Wednesday, August 23, 2006

I recently had the chance to go to a beautiful park with some people I met at the Cirkev Bratska church (The Bretheren). The park is quite close to my home. Bratislava is surrounded by beautiful hills.
My journey continues to unfold here in Bratislava. I am still in the very early stages of my time here and it seems clear to me that these early stages are meant for something I had not anticipated. With all that has transpired to this point I have to believe that these early months have been largely set aside for my own transformation and growth. As I realize this, two different thoughts occur to me: one is that it’s been difficult to just stay in that place and walk in it because I have a desire to be more active in service; and another is gratitude. I am truly thankful for this trial in my life because I can clearly see how it is bringing me into a place of deeper intimacy with my God. Going deeper with God leads to a greater understanding of who I am. Anytime we grow in our understanding of who God is, and consequently ourselves, we end up in a much better place emotionally, spiritually and intellectually.

As I mentioned earlier in the blog, it is becoming apparent to me that, for several months, I had been wandering away from the presence of God. In a very subtle fashion I had ended up drifting back toward a place within myself where I was attempting to 'lean on my own understanding.' In a very real sense I was listening to my own inner voice about everything from how I should focus my time and energies, to who I am as a person. Most of us have been there and know it’s not a good place to be. It seems to me that it’s a path that inevitably leads to confusion, darkness and eventually ruin. In my case it has lead me to some painful and difficult realities. Have you ever noticed that when you are not in a position to hear God’s voice, there are many other voices ready to speak up. No, I am not schizophrenic. These are the inner voices we all have but are not always conscious of. The “other” voices say things like “prove you are lovable, prove you are worth something, prove you are capable.” Or “God is done forgiving you for the same old things.” Listening to these voices erodes and deteriorates a person’s true sense of themselves, along with the gifts and talents they have to offer. It also starts a process whereby we must constantly go in search of some other way to feel loved, acceptable and competent. Once that process begins, who knows where it will lead. It could lead to a casino, the dirty side of the internet, the refrigerator, a bottle, a driveness to succeed or a series of unhealthy relationships.

- [Data entries]
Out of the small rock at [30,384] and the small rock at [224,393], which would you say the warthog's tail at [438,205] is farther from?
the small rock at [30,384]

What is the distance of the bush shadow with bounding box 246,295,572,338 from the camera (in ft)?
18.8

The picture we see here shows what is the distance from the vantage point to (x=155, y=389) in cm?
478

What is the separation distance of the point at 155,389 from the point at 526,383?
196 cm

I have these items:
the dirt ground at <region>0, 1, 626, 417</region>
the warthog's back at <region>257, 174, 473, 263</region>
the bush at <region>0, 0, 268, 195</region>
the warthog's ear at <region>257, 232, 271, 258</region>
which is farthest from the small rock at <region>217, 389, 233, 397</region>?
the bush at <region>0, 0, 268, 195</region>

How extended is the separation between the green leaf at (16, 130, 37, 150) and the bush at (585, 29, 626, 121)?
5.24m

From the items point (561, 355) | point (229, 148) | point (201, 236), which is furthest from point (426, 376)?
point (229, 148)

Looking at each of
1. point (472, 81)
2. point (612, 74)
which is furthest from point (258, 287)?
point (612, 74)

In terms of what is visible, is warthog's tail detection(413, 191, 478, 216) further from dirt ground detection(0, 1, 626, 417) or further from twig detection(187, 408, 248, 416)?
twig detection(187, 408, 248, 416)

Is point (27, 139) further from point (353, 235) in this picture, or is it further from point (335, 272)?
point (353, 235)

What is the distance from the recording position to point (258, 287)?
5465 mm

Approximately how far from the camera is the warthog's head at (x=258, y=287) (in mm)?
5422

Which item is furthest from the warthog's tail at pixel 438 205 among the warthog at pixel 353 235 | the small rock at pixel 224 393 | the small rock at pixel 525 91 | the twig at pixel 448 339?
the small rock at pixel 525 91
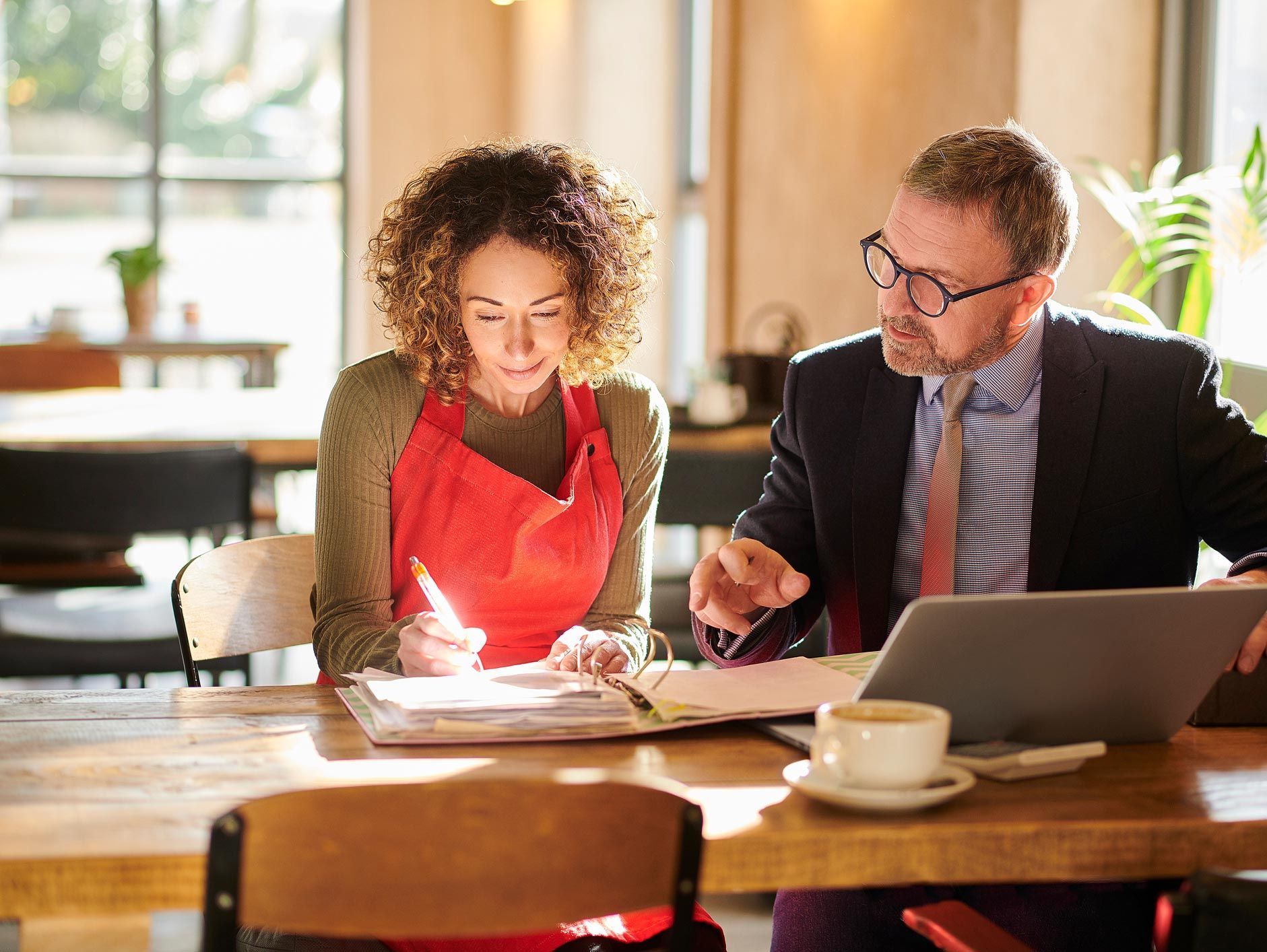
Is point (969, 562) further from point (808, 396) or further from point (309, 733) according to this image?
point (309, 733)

==

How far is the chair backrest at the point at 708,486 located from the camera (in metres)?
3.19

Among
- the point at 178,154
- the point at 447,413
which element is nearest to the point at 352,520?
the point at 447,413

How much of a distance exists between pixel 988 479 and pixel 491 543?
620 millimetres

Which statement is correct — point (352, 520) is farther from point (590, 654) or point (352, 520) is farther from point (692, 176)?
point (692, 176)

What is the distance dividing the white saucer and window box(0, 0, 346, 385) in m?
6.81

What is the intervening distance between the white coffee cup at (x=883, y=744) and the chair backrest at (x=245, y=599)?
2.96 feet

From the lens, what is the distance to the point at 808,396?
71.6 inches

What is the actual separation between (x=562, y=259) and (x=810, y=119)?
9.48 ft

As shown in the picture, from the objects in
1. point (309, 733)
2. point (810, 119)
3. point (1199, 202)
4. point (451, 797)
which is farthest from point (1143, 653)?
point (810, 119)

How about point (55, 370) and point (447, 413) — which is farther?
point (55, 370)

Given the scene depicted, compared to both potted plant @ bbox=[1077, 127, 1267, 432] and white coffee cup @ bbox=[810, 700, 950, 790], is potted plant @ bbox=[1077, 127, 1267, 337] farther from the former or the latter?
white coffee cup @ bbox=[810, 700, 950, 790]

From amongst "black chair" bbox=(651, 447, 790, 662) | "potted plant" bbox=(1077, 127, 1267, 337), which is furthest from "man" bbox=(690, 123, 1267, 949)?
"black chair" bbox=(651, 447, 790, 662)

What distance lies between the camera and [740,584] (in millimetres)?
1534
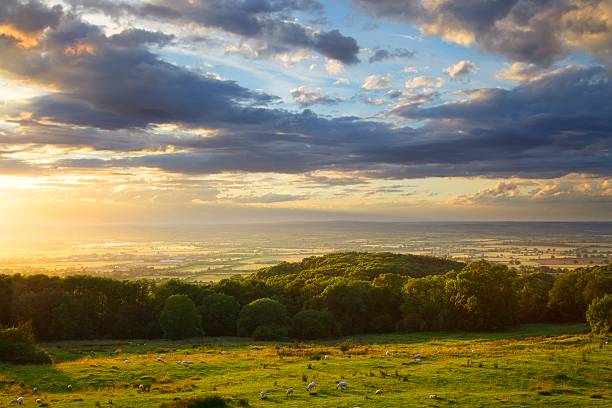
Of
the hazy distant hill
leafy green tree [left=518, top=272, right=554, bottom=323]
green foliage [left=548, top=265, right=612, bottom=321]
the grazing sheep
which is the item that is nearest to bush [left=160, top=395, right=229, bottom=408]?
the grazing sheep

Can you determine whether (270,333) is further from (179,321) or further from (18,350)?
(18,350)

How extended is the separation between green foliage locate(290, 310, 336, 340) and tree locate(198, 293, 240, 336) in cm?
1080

==

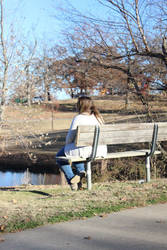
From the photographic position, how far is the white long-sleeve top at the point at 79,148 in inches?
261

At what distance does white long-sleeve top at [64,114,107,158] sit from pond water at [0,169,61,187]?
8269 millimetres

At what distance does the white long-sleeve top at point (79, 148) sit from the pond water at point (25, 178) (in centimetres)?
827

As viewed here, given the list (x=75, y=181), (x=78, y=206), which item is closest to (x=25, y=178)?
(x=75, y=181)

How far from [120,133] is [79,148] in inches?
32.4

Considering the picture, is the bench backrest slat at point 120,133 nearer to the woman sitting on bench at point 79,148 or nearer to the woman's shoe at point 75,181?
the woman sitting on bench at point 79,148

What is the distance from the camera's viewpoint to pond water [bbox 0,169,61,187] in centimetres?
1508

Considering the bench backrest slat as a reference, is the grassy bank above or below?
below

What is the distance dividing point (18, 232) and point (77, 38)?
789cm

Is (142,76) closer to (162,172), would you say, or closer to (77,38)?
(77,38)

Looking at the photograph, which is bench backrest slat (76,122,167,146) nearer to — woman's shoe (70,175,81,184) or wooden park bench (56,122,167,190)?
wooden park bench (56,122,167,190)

- [What the task asks] Write the next part of the blog entry about the writer's early months in Bratislava, starting right after its final sentence.

- [Response]
The most significant question here is: do I belong to the world or do I belong to God? The “love” the world has to offer is always conditional. It’s an “I will love you if…” proposition. So, if we are not beautiful, talented, successful or intelligent then we can’t be worth too much. Whenever I look for my true identity here, to be fed that which I am really hunger for, I only get more hungry. The world, and everything in it will never be able to satisfy what I am truly hungry for, what I was actually created to desire.
On the other side of this story is that place called humility. I made mention of it earlier in the blog. Humility, is a recognition of my inability to navigate my own way through this mysterious thing called life. When I live there, I am in God territory. When I am in God territory I am able to hear His voice. God’s voice is the true voice of unconditional love. It is soft and gentle, forgiving and compassionate. There is a limitless extension of understanding in this voice. It is a voice I can only be transformed by when I allow myself to be touched by it. The choice is mine. My current challenge is to allow God to show me how or why I departed away from His voice and His territory, and how I can ensure that it won’t happen again this way. And in the grand scheme, an even more significant challenge is to dare to allow myself to be loved the way God wants to love me rather than regulating that love in accordance with how I think I deserve to be loved. And so we press on.
Here is my Slovak of the week. His name is Jakub (Jacob) but I call him JJ. JJ is a energetic 16 or 17 year old who is always on a mission. He is a great story teller and is totally fascinated with all things World War II. JJ loves to play sports as well and is a alot of fun to hang around with.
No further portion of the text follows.